English "mugwort" contains an element mu- meaning "fly, bug"; cf. Greek myía, Russian moska and German Mücke "mosquito". The Indo-European stem, MU-, is obviously onomatopoetic in origin. Folk-etymologically, the first element in mugwort is often assumed to refer to the herb's use in beer-brewing ("mug of beer"; see also gale for notes on brewing).
The second element in "mugwort" is an old term for "plant" (Old English wyrt "plant", "root") found in many other Germanic languages: German Wurzel "root" (formerly also "plant"), Swedish ört, Gothic waúrts. Less closely related are Greek rhádamnos "branch", Latin radix "root" and Old Irish fren "root", which all derive from an Indo-European root WRD. For further etymological connections, see horseradish.

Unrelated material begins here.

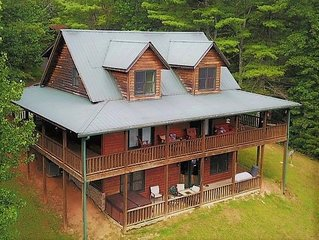 Beautiful Horizon 4 bedroom cabin with hot tub, mountain views, pool table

Swedish malört "moth plant" for the closely related wormwood (see southernwood) is a similar formation; allegedly, mugwort's or wormwood's smell drives away moths from clothes.
The German, Beifuß name derived from the Middle High German verb bivuoz "beat", but the connection is unclear; according to one theory some kind of squeezing the leaves for food preparation is indicated, according to another, the name refers to some apotrophaeic quality of the plant (it "beats or drives away" evil powers).
Like the closely related southernwood, mugwort is only occasionally used as a spice. Its slightly bitter taste fits best to fat fish or meat (it is sometimes suggested for goose or mutton); occasionally, it is eaten raw as a salad.